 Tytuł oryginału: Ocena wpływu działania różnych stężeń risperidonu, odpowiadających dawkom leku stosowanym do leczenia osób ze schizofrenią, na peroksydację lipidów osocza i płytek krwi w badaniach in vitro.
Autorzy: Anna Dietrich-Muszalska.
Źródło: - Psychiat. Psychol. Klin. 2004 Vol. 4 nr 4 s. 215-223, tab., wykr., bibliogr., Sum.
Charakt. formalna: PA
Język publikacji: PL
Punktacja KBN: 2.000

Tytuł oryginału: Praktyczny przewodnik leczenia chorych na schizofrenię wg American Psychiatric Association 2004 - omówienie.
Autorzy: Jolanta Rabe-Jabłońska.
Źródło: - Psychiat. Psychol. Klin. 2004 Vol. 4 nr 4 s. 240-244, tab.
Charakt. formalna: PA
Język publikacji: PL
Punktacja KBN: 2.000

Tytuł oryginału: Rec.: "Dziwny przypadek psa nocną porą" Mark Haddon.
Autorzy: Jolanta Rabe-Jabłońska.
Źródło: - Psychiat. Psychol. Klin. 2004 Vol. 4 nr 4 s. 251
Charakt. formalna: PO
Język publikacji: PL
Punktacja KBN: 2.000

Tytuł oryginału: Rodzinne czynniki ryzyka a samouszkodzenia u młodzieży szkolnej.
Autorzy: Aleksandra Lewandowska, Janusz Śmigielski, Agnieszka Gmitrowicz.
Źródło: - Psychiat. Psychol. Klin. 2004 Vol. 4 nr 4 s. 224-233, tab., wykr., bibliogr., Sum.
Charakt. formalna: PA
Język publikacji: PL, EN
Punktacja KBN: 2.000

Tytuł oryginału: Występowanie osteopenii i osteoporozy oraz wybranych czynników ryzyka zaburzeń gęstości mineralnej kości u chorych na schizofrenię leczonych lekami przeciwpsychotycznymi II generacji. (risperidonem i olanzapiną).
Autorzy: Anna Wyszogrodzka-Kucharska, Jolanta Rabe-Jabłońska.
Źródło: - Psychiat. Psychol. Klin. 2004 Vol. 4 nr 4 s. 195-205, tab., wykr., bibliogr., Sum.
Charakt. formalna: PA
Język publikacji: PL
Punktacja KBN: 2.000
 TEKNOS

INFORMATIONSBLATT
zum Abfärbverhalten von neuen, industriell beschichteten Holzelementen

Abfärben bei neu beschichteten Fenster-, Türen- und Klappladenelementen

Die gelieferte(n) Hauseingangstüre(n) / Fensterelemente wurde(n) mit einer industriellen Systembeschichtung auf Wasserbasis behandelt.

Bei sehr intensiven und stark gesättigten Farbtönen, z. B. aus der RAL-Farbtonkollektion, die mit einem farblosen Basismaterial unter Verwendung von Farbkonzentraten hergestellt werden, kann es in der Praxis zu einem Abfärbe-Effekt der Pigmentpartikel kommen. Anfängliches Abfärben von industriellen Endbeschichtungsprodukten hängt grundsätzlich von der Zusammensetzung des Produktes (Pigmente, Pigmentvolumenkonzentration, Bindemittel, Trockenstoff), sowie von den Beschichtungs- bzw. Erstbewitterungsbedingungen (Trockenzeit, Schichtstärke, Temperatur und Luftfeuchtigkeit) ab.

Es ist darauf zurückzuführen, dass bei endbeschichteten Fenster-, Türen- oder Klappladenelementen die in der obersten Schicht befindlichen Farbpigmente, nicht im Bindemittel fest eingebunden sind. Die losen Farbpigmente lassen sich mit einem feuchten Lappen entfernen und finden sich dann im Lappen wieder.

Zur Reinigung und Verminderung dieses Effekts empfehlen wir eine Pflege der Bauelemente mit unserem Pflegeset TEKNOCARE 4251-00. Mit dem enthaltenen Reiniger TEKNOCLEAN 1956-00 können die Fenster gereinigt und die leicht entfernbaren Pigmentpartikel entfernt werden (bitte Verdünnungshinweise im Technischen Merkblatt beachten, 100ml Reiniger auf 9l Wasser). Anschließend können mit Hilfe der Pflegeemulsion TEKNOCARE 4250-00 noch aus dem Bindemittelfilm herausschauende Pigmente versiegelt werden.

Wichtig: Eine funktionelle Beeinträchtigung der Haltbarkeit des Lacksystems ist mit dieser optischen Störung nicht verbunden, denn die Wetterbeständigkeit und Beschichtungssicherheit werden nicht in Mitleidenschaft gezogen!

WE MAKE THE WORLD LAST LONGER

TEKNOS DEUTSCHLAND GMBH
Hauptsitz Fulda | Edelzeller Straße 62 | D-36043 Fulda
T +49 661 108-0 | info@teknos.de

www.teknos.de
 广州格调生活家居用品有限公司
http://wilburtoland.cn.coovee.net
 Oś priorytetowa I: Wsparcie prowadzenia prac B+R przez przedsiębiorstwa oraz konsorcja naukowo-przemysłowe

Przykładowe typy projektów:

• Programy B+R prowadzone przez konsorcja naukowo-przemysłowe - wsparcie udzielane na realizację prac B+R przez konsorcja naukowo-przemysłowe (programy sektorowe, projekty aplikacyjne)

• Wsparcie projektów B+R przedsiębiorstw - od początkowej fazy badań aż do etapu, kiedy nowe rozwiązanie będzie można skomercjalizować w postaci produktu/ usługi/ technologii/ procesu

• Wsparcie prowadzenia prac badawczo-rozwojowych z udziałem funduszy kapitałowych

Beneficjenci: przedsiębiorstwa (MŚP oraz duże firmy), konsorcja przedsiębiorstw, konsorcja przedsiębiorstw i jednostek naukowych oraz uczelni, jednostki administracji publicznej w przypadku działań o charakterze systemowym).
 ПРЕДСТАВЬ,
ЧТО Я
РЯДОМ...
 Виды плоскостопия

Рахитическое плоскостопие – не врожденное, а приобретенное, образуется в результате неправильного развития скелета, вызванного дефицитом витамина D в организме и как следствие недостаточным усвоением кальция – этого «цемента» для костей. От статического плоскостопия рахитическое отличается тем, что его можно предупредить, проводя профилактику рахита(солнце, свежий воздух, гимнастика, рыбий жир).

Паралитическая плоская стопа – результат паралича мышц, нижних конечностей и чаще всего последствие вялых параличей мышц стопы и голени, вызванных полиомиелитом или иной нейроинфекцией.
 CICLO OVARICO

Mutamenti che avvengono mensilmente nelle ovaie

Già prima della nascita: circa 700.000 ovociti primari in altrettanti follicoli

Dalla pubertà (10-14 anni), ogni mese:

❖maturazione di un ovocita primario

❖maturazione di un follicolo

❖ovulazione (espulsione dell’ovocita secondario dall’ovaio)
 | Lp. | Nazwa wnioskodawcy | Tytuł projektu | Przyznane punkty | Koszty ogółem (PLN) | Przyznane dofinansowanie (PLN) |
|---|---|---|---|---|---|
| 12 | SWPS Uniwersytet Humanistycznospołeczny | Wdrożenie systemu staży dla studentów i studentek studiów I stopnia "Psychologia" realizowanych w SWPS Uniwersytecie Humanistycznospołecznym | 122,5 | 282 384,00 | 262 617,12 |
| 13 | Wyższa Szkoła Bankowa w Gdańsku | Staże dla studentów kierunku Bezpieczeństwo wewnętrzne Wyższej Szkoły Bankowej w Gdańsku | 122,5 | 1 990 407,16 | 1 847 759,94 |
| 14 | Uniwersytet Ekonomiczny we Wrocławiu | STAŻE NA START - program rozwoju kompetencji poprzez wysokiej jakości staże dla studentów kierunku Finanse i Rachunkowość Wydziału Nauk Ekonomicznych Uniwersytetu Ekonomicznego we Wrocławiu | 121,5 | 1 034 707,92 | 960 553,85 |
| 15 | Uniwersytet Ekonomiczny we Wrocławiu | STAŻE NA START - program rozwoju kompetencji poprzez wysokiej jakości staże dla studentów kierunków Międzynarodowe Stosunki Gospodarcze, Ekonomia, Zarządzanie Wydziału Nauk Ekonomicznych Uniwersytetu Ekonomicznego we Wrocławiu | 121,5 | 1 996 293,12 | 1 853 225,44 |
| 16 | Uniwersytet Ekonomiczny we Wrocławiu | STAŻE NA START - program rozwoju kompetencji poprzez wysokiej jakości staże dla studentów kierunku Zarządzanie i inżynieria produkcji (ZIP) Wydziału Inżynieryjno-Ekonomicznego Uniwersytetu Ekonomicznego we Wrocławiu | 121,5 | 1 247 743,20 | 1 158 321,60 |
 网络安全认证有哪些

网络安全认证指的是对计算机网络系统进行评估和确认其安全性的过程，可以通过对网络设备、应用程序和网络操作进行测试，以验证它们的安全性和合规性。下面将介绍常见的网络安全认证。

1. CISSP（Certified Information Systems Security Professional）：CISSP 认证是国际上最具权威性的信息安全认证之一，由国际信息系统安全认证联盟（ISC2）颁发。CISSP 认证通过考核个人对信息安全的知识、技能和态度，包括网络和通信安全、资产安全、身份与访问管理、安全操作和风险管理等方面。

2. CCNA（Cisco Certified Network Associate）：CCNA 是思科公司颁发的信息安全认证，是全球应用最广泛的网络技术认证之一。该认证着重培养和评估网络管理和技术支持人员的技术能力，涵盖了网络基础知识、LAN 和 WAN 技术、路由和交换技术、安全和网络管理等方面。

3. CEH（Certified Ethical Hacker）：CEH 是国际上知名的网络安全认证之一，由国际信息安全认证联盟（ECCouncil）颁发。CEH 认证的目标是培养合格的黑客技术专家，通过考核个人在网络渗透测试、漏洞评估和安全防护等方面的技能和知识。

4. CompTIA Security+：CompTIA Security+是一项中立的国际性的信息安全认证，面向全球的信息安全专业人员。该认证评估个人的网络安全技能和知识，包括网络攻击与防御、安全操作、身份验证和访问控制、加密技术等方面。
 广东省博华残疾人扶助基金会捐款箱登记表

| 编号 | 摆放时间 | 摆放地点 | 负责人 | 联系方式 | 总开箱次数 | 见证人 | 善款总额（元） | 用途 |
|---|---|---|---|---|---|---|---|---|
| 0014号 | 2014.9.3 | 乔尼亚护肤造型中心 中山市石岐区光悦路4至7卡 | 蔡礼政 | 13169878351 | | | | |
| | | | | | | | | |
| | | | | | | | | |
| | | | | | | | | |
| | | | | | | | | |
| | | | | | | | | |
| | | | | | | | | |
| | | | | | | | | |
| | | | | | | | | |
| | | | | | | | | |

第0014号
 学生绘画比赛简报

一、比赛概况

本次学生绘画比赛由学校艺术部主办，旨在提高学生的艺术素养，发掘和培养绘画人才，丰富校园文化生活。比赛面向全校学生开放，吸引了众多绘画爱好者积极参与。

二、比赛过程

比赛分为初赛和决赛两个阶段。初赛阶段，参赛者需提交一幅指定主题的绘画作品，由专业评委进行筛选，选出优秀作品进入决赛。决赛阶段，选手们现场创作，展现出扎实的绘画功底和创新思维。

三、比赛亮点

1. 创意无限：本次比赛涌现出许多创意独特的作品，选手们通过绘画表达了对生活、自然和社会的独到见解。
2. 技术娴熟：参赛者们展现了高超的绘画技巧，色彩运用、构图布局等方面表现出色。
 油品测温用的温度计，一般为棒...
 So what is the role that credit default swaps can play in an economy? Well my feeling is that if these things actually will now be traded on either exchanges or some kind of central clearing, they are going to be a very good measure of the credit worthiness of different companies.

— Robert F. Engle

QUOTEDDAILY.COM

---------------

**What the task asks**. Of all the entries above, retype exactly the lines from the line with "CICLO OVARICO" to the line with "960 553,85 |", both included, and no others.

**Finished task**.
 CICLO OVARICO

Mutamenti che avvengono mensilmente nelle ovaie

Già prima della nascita: circa 700.000 ovociti primari in altrettanti follicoli

Dalla pubertà (10-14 anni), ogni mese:

❖maturazione di un ovocita primario

❖maturazione di un follicolo

❖ovulazione (espulsione dell’ovocita secondario dall’ovaio)
 | Lp. | Nazwa wnioskodawcy | Tytuł projektu | Przyznane punkty | Koszty ogółem (PLN) | Przyznane dofinansowanie (PLN) |
|---|---|---|---|---|---|
| 12 | SWPS Uniwersytet Humanistycznospołeczny | Wdrożenie systemu staży dla studentów i studentek studiów I stopnia "Psychologia" realizowanych w SWPS Uniwersytecie Humanistycznospołecznym | 122,5 | 282 384,00 | 262 617,12 |
| 13 | Wyższa Szkoła Bankowa w Gdańsku | Staże dla studentów kierunku Bezpieczeństwo wewnętrzne Wyższej Szkoły Bankowej w Gdańsku | 122,5 | 1 990 407,16 | 1 847 759,94 |
| 14 | Uniwersytet Ekonomiczny we Wrocławiu | STAŻE NA START - program rozwoju kompetencji poprzez wysokiej jakości staże dla studentów kierunku Finanse i Rachunkowość Wydziału Nauk Ekonomicznych Uniwersytetu Ekonomicznego we Wrocławiu | 121,5 | 1 034 707,92 | 960 553,85 |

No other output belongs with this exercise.